Thursday, 19 March 2020
An Bille Sláinte (Caomhnú agus Cosaint agus Bearta Éigeandála Eile Ar Mhaithe Le Leas an Phobail), 2020: Céim an Choiste agus na Céimeanna a bheidh Fágtha - Health (Preservation and Protection and other Emergency Measures in the Public Interest) Bill 2020: Committee and Remaining Stages
Richard Boyd Barrett (Dún Laoghaire, People Before Profit Alliance)
The Bill, and this section, include extreme and draconian powers that in any other circumstances we would not consider giving to agents of the State. They are, however, necessary to deal with the public health emergency and the danger it poses to all our society. If we are to impose these draconian measures then it must be even handed but it seems there are certain groups on which the Government does not want to impose these draconian measures. Two of our amendments refer to them. One group is the non-essential retail outlets, but this could refer to any workplace. If workers are forced to go into work in situations where it is not possible to practise social distancing, in which the Government and public health authorities are rightly encouraging people to engage, those people should have the right to say "I am not going to work", to report those employers to the authorities and for the authorities to move in on those employers and support workers who are trying to protect their own health.
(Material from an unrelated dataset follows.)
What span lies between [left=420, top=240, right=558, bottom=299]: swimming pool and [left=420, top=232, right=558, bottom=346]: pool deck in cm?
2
If there are sectors of industry, owners of property, laboratories or production facilities that can produce goods such as ventilators, masks, personal protective equipment and sanitisers who are refusing to submit those capacities to the public health authorities to help to deal with this emergency, we should enact the power to requisition those capacities, resources and properties. Everybody else is rightly being asked to pitch in and so should private industry, laboratories and producers of, for example, testing equipment. I suspect that one of the reasons the infection figures spiked today is because we have had a shortage of swabs and testing equipment, although I might be wrong about that. Much of that testing equipment is produced in this country and yet we have a shortage of it. There is something wrong if that is the case when such equipment is produced in large quantities. We should have the power to take those production facilities for use in addressing the public health emergency.